If \(x_0\) is the point of local minima of \(\mathrm{f}(x)=\overline{\mathrm{a}} \cdot(\overline{\mathrm{b}} \times \overline{\mathrm{c}})\) where \(\overline{\mathrm{a}}=x \hat{\mathrm{i}}-2 \hat{\mathrm{j}}+3 \hat{\mathrm{k}}\), \(\overline{\mathrm{b}}=-2 \hat{\mathrm{i}}+x \hat{\mathrm{j}}-\hat{\mathrm{k}}\), \(\overline{\mathrm{c}}=7 \hat{\mathrm{i}}-2 \hat{\mathrm{j}}+x \hat{\mathrm{k}}\), then value of \(\overline{\mathrm{a}} \cdot \overline{\mathrm{b}}\) at \(x=x_0\) is

\(\begin{aligned} & \mathrm{f}(x)=\overline{\mathrm{a}} \cdot(\overline{\mathrm{b}} \times \overline{\mathrm{c}}) \\ & =\left|\begin{array}{ccc}x & -2 & 3 \\ -2 & x & -1 \\ 7 & -2 & x\end{array}\right| \\ & =x\left(x^2-2\right)+2(-2 x+7)+3(4-7 x) \\ \therefore \quad & \mathrm{f}(x)=x^3-27 x+26 \\ & \text { Now, } \mathrm{f}^{\prime}(x)=0 \\ \Rightarrow & 3 x^2-27=0 \\ \Rightarrow & x^2=9 \\ \Rightarrow & x= \pm 3 \\ & \mathrm{f}^{\prime \prime}(x)=6 x \\ & \Rightarrow \mathrm{f}^{\prime \prime}(x)=18\gt0 \\ \therefore \quad & \mathrm{f}(x) \text { has local minimum at } x=3 .\end{aligned}\)

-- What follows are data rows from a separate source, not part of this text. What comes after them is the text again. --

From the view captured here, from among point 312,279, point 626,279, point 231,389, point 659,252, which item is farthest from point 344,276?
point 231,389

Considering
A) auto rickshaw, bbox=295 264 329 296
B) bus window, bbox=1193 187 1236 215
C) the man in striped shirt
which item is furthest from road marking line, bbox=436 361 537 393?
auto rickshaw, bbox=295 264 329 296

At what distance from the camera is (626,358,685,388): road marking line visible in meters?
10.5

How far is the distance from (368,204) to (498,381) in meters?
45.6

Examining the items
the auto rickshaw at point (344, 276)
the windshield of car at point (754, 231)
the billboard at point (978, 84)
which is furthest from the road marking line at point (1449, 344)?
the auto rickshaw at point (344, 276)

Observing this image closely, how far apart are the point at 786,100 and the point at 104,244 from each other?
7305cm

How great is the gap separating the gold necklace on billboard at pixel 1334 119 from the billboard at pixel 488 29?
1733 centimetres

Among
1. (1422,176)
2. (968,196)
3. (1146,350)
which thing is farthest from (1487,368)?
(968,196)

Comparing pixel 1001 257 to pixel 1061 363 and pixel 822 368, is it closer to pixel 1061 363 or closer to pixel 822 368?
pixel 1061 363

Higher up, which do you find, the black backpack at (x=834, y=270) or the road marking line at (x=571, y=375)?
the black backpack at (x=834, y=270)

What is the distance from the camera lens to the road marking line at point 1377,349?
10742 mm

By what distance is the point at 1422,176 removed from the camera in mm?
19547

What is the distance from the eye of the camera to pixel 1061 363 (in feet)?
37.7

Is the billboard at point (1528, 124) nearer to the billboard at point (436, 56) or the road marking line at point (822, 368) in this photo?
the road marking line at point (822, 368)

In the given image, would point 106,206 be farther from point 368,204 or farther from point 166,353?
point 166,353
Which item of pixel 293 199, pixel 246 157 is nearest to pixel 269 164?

\(\begin{aligned} \therefore \quad \bar{a} & =3 \hat{i}-2 \hat{j}+3 \hat{k} \\ \bar{b} & =-2 \hat{i}+3 \hat{j}-\hat{k} \\ \therefore \quad \bar{a} \cdot \bar{b} & =(3 \hat{i}-2 \hat{j}+3 \hat{k}) \cdot(-2 \hat{i}+3 \hat{j}-\hat{k}) \\ & =3(-2)+(-2)(3)+3(-1) \\ & =-15\end{aligned}\)